Fortunately, there is also talk of “This time it's different”. And to be fair, there are differences. The Magnificent Seven are not loss-making start-ups. They are printing billions in profits, have unassailable market positions, and are still growing rapidly. Nvidia sells every chip it can make, Microsoft and Amazon dominate the cloud, Apple is in the pockets of two billion people. Compared to Cisco at 140× earnings or Pets.com with no revenue, current valuations are almost modest. For a real bubble, most of the Magnificent Seven stocks would have to double.
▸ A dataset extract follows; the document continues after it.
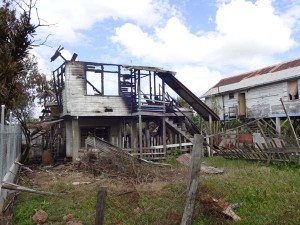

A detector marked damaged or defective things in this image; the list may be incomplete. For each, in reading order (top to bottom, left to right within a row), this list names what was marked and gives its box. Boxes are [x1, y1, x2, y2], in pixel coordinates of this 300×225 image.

burnt wooden house [51, 60, 218, 161]
burnt timber framing [52, 60, 218, 161]
burnt wooden house [203, 58, 300, 135]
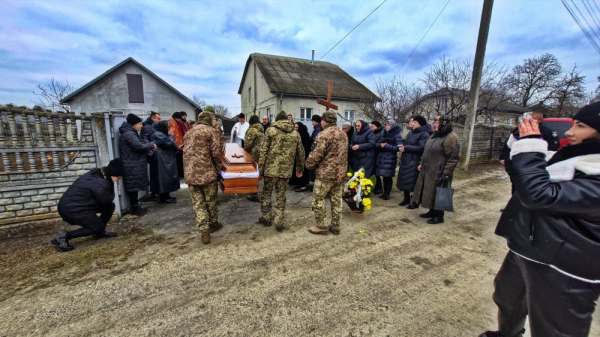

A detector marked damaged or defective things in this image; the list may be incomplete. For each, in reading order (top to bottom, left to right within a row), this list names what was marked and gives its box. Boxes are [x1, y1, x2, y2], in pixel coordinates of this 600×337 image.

But that is precisely where the pitfall lies. Precisely because these companies are really good, no one feels the urgency to sell. The euphoria is not hysterical, it is calm, calculated and confident. And that makes it more dangerous. Because the longer a reasonable story is stretched out, the higher the eventual correction can be if growth disappoints for even one quarter or if interest rates do not remain low forever. History teaches us that extreme concentration and extreme valuation differences never last forever. Sooner or later, the tide will turn. Sometimes with a bang (2000, 2022), sometimes more insidiously through years of underperformance by the former darlings. But it always turns.
Does this mean you should sell everything now and load up on energy stocks and supermarket chains? No, because the rotation may not happen for years – and those who jump in too early will suffer greatly from “missed profits”. Furthermore, in the late 1990s, the stock market ensured that value investors in particular were smoked out. After the dot-com bubble, there were hardly any value investors left. This time around, too, there are value investors who have been saying since 2017 that “it's really going to happen now” and who are now lagging behind by 15-20% every year.
The wisest approach is to take a middle ground. Gradually take profits on positions that have quintupled in five years and reinvest part of them in sectors that are now trading at a 30% or 40% discount to their own history. Not because you think you can time the top – no one can – but because your portfolio is slowly shifting to a situation where a correction of the Magnificent Seven can no longer affect you.
Because one thing is certain: when everyone says that “this time it's really different” and that “you'd be crazy not to be in AI”, the difference between expensive and cheap is usually already historically large. And that's exactly when the most boring shares in the world are often the most exciting.
History rarely repeats itself exactly, but it always rhymes. And the rhyme we are hearing now sounds suspiciously like that of 1999. We are still on the good side of the bubble for investors, the upward phase. The scenario also resembles the Goldilocks scenario of the second half of the 1990s in several respects, and in many ways it is even better. Hence the label Uber-Goldilocks. In that scenario, we will end 1998 this year and then see the bull market stabilise, the last and most euphoric phase of the bubble. Party like it's 1999.